Oil major to launch new low carbon programme with BHP Billiton, Statoil and some solar firms in bid to green image
By Gerard Wynn
Royal Dutch Shell will launch next week a major initiative with multiple partners which it says will investigate and inform how the world can shift to a low-carbon economy.
The first task of its “Energy Transitions Commission” will be to prove its sincerity and impartiality.
Shell has recruited external thought leaders and the chief executives of multiple energy, technology and consultancy companies to the Commission, which it will launch at a “Fortune Brainstorm” conference on energy, technology and sustainability in Texas.
The aim, I am told, is to detail an orderly shift to a low-carbon future which keeps the world economy on track while cutting carbon emissions.
It is difficult to know, before seeing the results, how far the initiative is real enquiry, brand management, a strategic attempt to bend the debate, or a combination of all these.

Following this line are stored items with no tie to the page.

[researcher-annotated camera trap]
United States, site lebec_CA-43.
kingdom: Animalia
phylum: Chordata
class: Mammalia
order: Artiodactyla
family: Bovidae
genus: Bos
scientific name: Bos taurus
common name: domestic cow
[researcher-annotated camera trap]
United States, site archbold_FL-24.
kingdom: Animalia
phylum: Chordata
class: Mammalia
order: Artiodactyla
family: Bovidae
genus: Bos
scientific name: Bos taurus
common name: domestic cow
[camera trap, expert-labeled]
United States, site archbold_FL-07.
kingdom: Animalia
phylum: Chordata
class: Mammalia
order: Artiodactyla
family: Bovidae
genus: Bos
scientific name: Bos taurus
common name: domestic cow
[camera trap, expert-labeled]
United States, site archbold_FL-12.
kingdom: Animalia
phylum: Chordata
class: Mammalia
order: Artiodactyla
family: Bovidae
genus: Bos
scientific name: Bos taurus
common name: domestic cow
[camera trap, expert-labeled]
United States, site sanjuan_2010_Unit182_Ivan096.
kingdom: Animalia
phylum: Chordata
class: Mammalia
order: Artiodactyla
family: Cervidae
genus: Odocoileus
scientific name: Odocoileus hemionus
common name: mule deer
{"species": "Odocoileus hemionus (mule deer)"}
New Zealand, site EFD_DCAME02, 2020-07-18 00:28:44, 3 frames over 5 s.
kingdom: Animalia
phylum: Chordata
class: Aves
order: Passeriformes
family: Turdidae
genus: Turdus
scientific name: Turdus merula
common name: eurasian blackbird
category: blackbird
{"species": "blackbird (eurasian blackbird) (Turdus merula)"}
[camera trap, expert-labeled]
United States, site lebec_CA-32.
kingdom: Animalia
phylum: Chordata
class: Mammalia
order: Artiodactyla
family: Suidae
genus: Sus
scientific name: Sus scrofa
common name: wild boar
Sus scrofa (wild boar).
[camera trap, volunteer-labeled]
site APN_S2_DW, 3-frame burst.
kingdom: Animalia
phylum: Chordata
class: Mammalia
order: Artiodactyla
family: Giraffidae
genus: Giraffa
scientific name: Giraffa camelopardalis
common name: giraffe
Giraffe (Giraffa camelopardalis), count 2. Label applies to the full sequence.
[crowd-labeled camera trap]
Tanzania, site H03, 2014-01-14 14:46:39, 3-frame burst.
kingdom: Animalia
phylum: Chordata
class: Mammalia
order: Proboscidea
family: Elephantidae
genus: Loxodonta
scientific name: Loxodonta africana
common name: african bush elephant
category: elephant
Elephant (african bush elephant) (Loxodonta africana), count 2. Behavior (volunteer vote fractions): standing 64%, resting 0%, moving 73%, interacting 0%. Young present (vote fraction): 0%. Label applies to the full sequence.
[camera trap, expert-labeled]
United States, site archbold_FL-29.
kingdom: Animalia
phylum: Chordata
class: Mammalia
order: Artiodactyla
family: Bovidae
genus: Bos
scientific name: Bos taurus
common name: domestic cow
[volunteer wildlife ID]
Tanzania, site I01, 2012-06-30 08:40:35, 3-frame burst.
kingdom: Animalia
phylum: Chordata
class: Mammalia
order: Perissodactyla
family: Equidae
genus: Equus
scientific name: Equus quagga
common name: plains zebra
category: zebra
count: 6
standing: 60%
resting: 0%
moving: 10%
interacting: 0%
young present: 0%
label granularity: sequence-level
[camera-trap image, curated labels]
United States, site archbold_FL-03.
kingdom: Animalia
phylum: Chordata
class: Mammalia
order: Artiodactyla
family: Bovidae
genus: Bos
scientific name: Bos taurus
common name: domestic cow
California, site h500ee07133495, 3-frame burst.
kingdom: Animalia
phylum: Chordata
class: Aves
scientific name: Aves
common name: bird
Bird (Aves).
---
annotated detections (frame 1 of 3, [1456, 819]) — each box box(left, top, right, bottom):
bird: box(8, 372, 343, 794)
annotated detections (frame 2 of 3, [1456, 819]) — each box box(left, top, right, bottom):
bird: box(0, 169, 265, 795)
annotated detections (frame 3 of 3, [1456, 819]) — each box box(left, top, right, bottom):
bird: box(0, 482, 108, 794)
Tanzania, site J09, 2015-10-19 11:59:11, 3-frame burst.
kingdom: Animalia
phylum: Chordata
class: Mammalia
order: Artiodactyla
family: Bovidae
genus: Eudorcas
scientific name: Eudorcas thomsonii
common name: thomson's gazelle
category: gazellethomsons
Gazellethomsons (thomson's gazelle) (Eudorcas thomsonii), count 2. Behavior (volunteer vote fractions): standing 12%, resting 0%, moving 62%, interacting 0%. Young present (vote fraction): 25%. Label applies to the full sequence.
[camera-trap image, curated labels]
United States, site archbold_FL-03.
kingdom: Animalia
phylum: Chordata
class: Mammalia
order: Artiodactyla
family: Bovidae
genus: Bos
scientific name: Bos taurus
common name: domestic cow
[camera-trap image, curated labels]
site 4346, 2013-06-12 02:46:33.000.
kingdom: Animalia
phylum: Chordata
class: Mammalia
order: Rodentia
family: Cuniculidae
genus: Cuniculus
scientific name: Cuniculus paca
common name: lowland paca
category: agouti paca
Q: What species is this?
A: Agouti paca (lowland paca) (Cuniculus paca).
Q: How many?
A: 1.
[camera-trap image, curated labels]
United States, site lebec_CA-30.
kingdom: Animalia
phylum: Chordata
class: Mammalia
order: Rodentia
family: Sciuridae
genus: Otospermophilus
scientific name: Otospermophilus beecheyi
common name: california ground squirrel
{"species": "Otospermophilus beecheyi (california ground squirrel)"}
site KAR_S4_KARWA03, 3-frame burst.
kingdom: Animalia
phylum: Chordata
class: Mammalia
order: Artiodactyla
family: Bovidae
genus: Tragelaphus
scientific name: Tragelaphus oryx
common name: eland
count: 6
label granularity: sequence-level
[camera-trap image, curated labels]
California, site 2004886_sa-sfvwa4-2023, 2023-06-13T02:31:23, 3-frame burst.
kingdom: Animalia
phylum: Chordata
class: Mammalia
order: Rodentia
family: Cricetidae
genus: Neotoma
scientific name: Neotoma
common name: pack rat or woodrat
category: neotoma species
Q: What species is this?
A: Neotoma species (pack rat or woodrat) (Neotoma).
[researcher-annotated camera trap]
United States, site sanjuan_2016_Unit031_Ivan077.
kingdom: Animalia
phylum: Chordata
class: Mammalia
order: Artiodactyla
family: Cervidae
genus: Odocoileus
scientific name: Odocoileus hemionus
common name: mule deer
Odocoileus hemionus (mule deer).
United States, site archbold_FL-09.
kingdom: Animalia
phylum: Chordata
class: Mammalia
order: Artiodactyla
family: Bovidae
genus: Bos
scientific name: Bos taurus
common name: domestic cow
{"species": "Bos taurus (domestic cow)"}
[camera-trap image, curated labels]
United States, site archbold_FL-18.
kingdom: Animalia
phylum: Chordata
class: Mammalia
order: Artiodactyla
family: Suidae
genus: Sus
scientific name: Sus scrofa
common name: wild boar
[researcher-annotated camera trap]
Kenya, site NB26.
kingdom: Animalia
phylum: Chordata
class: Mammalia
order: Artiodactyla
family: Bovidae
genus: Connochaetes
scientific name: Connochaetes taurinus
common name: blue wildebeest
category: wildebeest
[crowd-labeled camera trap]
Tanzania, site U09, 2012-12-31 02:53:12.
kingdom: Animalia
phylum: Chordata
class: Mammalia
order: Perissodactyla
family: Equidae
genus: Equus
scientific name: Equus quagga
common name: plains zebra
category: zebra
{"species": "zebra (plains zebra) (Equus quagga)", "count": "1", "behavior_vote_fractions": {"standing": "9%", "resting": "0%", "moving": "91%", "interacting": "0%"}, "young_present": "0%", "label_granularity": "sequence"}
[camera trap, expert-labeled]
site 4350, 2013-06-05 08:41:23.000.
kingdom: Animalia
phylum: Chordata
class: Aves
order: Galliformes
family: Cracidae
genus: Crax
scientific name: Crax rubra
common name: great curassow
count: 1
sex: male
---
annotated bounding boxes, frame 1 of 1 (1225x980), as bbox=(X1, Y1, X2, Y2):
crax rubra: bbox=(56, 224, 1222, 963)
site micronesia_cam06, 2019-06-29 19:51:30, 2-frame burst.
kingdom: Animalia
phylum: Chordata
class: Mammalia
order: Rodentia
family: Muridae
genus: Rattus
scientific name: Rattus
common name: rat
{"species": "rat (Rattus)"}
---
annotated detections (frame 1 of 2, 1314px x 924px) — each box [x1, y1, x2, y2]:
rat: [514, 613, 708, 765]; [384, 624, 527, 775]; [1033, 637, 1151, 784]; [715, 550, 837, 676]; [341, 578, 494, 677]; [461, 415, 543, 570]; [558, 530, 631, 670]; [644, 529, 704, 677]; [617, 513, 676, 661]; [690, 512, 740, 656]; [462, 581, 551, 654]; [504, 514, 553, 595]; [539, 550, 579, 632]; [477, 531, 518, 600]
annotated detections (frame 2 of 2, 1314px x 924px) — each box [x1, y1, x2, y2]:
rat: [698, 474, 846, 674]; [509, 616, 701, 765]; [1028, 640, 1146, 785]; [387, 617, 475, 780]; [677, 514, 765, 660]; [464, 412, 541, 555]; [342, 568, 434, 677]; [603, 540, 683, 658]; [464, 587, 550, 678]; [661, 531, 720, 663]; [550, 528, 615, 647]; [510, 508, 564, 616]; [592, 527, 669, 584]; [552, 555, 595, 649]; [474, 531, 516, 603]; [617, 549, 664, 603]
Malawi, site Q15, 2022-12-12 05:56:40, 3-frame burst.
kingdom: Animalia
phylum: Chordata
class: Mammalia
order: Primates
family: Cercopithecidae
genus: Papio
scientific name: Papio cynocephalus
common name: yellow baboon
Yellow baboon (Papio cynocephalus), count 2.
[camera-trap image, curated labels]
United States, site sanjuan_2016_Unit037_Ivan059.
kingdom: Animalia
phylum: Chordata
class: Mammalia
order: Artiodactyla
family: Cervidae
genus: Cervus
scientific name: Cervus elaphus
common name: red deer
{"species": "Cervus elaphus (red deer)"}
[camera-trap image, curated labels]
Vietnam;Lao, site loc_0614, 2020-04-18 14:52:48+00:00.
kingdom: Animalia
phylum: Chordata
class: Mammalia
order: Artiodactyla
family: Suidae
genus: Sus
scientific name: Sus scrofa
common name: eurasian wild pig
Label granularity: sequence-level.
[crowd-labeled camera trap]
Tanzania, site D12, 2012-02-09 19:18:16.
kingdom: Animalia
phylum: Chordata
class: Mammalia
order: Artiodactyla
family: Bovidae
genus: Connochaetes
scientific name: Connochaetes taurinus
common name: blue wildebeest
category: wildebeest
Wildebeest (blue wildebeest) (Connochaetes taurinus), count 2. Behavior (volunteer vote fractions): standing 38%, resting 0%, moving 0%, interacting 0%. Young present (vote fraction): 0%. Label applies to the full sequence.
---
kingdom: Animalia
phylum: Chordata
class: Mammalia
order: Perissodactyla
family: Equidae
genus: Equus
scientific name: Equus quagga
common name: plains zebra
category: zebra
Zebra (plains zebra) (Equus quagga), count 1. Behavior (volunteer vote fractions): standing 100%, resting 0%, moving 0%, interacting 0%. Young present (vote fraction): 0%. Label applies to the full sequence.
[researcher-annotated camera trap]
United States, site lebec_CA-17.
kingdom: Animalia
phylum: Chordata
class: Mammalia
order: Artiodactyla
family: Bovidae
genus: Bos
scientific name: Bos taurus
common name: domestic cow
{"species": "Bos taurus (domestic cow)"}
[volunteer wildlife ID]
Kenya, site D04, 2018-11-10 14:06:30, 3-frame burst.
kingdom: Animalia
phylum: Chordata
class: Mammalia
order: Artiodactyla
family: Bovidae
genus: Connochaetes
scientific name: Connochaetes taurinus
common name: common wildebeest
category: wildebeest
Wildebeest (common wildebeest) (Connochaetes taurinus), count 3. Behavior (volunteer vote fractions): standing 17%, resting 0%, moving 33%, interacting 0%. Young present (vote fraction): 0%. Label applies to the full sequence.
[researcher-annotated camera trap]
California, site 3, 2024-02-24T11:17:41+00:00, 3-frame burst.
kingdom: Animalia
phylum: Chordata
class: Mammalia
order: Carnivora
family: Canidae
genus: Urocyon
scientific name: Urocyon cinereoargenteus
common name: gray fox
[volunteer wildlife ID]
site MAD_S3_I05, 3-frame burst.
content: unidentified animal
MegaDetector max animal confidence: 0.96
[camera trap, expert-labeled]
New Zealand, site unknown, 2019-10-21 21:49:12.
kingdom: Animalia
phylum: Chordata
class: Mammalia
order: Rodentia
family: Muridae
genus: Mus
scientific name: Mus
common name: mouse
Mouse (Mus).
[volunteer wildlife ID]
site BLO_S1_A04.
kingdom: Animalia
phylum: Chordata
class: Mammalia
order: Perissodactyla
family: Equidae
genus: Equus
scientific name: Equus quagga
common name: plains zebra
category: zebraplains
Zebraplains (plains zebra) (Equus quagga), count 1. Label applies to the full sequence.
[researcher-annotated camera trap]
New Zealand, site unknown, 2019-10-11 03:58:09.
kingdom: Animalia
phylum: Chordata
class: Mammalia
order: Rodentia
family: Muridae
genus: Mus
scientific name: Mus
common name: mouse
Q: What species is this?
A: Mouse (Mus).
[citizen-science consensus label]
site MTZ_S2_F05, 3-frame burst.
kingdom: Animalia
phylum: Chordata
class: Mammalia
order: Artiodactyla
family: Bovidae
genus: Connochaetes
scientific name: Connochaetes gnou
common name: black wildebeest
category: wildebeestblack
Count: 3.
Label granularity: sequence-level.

Naturally, some sceptics might wonder if this is a PR job, after long-running environmental campaigns against its Arctic drilling. In the run-up to the biggest summit on climate change for years, in Paris at the end of this year, Shell may want to be on the front foot. Some might question how sincerely a fossil fuel company can engage in a debate on a low-carbon transition which ultimately seals the end of its core business.
My sources suggest that some “progressive” solar energy and digital technology companies have been invited to the Commission, which is a good sign, alongside fossil fuel companies such as BHP Billiton and Statoil. But would Shell follow the advice of the Commission, if it clashed with its own strategy, and how impartial can it be?
So far, Shell has offered a skewed vision of the world’s energy future. For example, its own analysis concludes that renewable energy will only make up – at the very most – 25% of the global energy mix in 2050. But even coal-dominated China has signalled that renewable energy will reach about this level in its own energy mix some 20 years sooner, in 2030. An alternative view is that the falling cost of solar power plus the ambition of technology companies like Apple to enter the energy space, including transport, will see fossil fuels get left behind over the next two to three decades.
Shell’s view naturally reflects its own fossil fuel business. In power generation, it has used the issue of climate change to promote its gas business over higher carbon-emitting coal. It is also a leader in developing carbon capture and storage (CCS), as a technology to eliminate emissions from gas-fired power. Meanwhile, it has exited most of its interests in wind and solar. In transport fuels, Shell has only very small biofuel ventures, and little or no interest in electric vehicles.
Shell may want to influence its Commission. One might expect key findings to reiterate its call for a global carbon price, which will hurt coal more. And it will want to underline the importance of CCS in the fight against climate change, given its strategic position, and the public funds at stake. For example in Britain, it is hoping to win next year a share of £900 million for its gas-CCS project at Peterhead in Scotland.
But if its Commission can also convincingly analyse, argue and inform across a wide range of other scenarios, it could make a useful contribution for investors, policymakers and entrepreneurs, and perhaps for Shell itself.